Data in this exercise:
----------------------------------------

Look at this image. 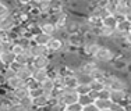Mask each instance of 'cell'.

----------------------------------------

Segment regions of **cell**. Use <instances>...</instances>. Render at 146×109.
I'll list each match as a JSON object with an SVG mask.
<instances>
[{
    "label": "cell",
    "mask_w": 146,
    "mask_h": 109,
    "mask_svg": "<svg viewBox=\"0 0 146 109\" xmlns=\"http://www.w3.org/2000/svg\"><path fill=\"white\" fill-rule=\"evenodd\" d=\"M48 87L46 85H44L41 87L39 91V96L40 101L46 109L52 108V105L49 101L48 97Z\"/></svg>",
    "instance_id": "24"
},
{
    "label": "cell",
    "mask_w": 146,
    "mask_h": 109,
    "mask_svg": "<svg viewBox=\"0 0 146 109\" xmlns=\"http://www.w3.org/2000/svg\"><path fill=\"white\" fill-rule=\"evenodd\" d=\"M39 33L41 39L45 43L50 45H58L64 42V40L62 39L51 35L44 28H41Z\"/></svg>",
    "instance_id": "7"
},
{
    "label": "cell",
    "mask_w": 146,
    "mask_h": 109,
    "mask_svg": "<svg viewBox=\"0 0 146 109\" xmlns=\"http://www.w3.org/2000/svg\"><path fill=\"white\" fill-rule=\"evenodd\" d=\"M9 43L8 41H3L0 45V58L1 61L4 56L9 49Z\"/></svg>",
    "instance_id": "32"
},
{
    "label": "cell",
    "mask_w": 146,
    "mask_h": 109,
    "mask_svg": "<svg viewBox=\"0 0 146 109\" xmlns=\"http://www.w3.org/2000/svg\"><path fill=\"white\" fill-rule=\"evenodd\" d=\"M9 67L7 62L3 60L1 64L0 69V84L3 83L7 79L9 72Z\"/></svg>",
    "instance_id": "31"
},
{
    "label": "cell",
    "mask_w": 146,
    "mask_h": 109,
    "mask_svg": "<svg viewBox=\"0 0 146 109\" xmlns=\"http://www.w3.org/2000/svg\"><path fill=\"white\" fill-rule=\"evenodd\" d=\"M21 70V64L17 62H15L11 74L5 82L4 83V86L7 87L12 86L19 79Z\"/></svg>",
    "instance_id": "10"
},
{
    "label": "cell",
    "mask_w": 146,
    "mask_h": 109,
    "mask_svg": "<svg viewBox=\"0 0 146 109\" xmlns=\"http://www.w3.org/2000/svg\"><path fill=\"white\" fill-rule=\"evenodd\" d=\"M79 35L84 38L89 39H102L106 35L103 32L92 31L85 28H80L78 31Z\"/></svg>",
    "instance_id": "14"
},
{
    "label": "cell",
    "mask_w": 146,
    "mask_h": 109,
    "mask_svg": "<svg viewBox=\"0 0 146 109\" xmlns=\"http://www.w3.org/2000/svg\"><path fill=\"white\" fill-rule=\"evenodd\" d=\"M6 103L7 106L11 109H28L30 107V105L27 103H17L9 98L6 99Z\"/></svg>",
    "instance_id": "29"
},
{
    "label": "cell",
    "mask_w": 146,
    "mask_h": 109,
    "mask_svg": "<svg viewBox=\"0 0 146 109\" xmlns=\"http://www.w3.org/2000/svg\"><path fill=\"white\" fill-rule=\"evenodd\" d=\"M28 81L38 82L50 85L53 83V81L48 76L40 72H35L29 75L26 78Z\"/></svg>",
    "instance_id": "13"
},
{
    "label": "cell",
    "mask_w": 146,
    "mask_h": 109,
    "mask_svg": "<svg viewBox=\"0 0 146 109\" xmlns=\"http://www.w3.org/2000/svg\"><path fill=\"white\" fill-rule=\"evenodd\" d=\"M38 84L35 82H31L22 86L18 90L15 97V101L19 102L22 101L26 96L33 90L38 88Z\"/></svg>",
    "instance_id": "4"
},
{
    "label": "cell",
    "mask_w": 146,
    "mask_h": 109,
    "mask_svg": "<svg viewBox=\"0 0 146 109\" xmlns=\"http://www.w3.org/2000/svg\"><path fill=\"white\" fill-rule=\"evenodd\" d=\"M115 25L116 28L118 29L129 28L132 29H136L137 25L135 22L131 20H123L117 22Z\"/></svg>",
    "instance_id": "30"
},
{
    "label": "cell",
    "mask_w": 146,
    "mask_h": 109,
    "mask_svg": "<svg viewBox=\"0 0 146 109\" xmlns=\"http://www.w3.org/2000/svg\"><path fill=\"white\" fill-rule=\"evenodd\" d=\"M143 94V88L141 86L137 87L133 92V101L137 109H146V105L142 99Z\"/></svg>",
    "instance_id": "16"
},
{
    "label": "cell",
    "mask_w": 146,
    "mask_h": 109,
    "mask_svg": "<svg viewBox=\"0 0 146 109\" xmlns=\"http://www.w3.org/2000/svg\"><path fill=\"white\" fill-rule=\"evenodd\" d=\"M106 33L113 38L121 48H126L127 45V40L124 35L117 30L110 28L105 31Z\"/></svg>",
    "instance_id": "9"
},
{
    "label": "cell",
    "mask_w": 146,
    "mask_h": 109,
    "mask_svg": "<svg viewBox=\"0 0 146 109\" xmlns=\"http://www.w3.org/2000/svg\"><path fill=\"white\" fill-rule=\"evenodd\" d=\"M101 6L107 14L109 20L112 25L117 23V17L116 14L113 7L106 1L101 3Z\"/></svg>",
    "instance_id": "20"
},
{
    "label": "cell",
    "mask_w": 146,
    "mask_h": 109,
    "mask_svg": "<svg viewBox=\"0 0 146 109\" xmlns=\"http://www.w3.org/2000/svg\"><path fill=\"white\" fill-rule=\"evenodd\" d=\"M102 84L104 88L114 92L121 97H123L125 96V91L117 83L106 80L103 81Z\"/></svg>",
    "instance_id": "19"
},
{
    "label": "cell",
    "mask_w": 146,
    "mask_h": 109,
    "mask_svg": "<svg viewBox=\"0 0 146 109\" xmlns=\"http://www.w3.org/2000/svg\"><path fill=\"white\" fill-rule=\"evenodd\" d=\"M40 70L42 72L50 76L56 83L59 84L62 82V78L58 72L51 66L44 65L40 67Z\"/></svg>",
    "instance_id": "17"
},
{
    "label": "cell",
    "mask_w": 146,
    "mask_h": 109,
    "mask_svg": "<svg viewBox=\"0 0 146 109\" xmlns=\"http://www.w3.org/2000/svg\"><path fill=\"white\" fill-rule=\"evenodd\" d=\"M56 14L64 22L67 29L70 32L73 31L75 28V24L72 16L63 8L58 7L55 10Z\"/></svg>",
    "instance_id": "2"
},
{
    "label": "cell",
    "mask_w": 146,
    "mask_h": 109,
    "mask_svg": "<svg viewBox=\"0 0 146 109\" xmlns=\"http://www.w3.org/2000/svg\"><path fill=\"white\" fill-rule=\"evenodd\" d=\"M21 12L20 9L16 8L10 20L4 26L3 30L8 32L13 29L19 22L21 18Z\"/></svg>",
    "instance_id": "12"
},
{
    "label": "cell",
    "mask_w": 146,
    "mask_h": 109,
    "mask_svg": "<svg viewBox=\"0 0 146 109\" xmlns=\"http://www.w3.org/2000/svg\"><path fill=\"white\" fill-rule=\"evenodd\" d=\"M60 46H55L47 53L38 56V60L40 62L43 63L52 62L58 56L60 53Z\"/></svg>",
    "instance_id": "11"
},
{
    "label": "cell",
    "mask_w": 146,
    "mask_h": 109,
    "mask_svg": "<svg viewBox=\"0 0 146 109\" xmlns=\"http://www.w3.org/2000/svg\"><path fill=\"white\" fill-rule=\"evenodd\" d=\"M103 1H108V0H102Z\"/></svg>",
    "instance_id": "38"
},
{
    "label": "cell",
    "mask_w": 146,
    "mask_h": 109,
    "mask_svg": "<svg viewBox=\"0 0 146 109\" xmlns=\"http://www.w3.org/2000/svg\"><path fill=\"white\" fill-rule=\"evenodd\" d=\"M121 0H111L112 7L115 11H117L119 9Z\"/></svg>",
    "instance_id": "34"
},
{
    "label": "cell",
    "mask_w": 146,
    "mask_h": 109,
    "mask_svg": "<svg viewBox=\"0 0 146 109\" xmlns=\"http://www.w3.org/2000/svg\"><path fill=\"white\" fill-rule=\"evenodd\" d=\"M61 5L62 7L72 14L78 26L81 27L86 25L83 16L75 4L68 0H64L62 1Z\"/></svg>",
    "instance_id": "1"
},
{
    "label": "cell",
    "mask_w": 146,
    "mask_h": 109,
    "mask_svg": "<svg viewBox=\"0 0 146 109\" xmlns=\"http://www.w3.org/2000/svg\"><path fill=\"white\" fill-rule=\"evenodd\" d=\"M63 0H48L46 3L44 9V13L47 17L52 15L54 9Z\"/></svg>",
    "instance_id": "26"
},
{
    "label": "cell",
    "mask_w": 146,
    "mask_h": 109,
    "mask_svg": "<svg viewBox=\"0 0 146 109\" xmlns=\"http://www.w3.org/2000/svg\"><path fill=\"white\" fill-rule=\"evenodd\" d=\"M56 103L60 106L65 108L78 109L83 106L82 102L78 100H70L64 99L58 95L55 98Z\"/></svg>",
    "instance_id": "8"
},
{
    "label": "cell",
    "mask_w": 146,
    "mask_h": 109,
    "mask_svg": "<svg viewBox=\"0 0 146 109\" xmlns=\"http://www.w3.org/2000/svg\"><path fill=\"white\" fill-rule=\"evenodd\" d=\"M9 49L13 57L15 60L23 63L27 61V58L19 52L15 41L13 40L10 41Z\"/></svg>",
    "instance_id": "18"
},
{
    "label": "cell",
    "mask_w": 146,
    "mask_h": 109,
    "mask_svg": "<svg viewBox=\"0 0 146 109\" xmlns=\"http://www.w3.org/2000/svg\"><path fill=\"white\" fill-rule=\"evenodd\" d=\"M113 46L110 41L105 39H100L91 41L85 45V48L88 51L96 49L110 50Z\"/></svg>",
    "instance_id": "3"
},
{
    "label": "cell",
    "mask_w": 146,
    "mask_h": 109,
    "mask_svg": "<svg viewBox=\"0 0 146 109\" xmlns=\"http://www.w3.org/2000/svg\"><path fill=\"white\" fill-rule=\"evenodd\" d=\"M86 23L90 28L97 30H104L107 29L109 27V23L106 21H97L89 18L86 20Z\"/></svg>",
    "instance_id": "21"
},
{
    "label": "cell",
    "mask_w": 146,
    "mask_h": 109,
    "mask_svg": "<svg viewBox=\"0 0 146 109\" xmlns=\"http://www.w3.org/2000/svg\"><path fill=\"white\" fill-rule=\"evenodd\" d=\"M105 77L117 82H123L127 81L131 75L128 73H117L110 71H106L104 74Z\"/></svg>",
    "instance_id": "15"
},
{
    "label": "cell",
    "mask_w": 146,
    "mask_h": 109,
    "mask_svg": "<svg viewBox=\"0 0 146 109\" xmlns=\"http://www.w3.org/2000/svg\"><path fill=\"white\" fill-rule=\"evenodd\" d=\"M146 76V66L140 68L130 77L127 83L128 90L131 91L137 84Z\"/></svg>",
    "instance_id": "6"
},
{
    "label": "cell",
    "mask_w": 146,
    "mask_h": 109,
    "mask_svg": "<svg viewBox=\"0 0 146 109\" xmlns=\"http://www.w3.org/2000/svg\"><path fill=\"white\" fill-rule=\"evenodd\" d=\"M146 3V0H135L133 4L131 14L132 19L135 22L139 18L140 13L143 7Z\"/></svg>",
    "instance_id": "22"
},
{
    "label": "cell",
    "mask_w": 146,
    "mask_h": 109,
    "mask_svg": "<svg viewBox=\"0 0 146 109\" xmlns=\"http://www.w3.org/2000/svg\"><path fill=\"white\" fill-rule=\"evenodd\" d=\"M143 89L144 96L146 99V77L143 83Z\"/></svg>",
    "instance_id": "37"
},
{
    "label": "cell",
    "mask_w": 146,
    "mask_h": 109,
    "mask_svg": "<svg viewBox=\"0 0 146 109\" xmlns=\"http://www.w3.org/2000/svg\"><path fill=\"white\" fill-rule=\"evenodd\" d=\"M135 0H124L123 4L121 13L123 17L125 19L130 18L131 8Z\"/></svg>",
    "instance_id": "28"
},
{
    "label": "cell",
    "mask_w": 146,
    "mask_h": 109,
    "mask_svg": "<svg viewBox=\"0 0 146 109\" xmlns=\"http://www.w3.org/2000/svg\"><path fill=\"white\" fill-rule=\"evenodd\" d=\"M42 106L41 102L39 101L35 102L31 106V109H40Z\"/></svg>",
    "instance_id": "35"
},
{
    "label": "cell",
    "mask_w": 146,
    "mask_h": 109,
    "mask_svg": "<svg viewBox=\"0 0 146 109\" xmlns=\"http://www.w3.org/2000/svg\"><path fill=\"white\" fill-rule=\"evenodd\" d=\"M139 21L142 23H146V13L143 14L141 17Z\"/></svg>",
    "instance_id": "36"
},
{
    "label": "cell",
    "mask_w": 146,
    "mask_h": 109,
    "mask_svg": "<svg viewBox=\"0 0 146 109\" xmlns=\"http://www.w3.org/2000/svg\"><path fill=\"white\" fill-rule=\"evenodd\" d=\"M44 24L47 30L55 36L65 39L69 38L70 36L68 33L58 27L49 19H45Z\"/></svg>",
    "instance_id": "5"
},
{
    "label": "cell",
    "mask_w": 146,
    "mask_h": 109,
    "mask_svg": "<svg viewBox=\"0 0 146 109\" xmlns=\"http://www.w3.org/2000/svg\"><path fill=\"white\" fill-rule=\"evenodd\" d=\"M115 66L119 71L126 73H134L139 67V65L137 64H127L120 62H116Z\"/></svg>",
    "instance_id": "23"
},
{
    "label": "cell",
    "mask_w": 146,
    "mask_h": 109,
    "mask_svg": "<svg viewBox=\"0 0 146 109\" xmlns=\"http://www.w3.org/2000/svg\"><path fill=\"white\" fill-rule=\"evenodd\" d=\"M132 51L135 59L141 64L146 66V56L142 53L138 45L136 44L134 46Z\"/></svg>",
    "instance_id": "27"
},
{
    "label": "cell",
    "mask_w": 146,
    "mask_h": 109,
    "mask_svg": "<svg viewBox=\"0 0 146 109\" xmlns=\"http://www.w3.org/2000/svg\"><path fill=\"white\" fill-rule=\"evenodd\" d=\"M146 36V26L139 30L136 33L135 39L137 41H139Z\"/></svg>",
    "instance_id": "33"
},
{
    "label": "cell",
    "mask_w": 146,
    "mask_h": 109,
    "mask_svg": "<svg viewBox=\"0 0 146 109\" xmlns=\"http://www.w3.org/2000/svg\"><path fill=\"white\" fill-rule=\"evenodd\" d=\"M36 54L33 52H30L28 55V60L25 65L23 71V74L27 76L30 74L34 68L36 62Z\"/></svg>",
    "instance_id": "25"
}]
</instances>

----------------------------------------

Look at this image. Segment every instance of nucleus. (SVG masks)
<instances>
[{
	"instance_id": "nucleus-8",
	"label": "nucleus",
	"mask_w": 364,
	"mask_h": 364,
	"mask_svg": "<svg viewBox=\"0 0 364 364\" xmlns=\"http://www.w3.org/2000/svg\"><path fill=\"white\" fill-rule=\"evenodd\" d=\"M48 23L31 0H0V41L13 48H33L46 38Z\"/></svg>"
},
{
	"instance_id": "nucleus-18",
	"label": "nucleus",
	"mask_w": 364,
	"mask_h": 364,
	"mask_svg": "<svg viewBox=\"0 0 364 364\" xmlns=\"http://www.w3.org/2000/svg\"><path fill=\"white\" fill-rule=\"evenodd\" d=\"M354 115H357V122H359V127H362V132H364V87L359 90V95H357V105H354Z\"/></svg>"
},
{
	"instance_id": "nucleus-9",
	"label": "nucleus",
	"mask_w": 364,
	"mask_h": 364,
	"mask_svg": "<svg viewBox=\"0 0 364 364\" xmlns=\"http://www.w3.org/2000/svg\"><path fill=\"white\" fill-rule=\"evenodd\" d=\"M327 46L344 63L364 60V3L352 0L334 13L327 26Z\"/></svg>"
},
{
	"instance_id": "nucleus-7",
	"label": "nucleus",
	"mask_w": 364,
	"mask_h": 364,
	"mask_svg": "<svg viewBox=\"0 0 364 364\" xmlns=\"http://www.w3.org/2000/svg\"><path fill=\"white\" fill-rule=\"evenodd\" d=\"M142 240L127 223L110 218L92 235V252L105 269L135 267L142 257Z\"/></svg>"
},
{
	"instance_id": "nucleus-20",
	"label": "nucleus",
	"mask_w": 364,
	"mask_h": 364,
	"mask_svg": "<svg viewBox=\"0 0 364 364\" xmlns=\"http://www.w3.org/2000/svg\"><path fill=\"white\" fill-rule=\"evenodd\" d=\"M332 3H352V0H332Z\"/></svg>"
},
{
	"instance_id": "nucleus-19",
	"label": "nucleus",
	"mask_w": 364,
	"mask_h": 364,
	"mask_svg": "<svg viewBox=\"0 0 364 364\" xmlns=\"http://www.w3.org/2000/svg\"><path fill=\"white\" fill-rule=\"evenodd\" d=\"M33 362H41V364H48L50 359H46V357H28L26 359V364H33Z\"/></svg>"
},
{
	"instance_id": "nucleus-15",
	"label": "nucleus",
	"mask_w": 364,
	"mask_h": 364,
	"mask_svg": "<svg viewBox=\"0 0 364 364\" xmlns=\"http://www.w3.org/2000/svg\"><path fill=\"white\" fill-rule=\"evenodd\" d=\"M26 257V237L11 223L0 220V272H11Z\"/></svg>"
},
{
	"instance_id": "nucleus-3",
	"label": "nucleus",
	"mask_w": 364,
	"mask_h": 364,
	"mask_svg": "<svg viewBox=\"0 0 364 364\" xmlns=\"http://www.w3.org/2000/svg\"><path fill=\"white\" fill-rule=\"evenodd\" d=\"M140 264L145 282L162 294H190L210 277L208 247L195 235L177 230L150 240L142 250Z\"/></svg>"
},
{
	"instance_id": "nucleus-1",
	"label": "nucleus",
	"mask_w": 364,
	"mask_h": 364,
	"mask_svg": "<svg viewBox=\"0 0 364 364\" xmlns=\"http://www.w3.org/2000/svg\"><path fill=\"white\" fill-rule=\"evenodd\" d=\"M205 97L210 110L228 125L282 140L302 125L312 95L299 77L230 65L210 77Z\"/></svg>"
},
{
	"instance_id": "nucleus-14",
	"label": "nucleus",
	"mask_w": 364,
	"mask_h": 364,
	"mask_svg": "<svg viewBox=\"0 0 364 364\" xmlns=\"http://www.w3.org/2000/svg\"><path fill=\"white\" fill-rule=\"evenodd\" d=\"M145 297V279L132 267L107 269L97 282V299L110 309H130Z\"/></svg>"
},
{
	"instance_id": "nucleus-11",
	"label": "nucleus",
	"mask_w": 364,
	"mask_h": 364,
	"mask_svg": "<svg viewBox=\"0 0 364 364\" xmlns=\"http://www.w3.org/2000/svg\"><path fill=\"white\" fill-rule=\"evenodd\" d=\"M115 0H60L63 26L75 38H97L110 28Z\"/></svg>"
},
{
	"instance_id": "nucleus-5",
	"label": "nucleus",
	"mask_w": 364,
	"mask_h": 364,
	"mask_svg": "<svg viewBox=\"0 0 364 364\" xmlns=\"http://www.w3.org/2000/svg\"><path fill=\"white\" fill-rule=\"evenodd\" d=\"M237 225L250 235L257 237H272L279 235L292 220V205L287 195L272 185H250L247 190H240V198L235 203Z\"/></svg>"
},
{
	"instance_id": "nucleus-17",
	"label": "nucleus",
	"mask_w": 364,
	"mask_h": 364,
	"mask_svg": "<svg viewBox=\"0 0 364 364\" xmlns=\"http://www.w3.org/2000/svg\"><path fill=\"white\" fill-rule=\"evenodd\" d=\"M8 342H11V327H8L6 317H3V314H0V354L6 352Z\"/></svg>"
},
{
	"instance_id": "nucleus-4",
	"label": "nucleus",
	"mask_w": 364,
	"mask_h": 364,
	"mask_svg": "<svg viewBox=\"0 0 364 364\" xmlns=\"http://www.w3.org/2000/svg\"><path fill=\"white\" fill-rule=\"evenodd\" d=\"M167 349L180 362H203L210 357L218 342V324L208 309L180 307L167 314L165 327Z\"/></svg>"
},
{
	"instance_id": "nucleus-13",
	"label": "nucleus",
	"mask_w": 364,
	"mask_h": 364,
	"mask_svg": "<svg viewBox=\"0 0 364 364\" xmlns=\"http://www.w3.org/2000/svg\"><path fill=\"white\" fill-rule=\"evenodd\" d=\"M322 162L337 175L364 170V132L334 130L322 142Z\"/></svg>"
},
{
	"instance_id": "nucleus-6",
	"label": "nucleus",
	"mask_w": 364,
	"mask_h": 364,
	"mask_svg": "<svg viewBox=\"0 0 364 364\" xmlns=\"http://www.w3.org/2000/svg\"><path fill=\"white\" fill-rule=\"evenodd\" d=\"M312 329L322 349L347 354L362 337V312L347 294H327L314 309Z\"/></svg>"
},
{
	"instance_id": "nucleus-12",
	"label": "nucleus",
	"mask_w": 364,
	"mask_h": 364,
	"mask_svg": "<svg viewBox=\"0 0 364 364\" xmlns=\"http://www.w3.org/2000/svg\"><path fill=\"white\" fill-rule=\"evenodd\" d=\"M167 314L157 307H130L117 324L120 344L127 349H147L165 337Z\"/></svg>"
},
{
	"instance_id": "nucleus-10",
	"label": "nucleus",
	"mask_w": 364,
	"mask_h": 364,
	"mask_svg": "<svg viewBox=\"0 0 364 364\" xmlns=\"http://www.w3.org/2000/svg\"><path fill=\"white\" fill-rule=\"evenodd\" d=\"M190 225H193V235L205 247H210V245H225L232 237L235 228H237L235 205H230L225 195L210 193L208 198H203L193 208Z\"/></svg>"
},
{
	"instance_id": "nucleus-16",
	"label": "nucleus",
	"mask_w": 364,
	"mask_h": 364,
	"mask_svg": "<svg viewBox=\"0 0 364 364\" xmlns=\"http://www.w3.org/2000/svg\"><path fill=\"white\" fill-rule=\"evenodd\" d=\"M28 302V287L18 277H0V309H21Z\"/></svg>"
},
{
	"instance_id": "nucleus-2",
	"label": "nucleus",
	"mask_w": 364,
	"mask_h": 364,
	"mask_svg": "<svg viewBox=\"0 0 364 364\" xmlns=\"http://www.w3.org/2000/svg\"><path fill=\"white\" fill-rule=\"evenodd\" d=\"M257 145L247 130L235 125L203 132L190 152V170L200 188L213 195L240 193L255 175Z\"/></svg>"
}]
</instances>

----------------------------------------

Pull out every line of the data above that contains the word "Segment", and copy each one unchanged.

Output for this exercise:
Segment regions of **cell**. Use <instances>...</instances>. Render at 146×109.
Look at this image. Segment every instance of nucleus. (SVG masks)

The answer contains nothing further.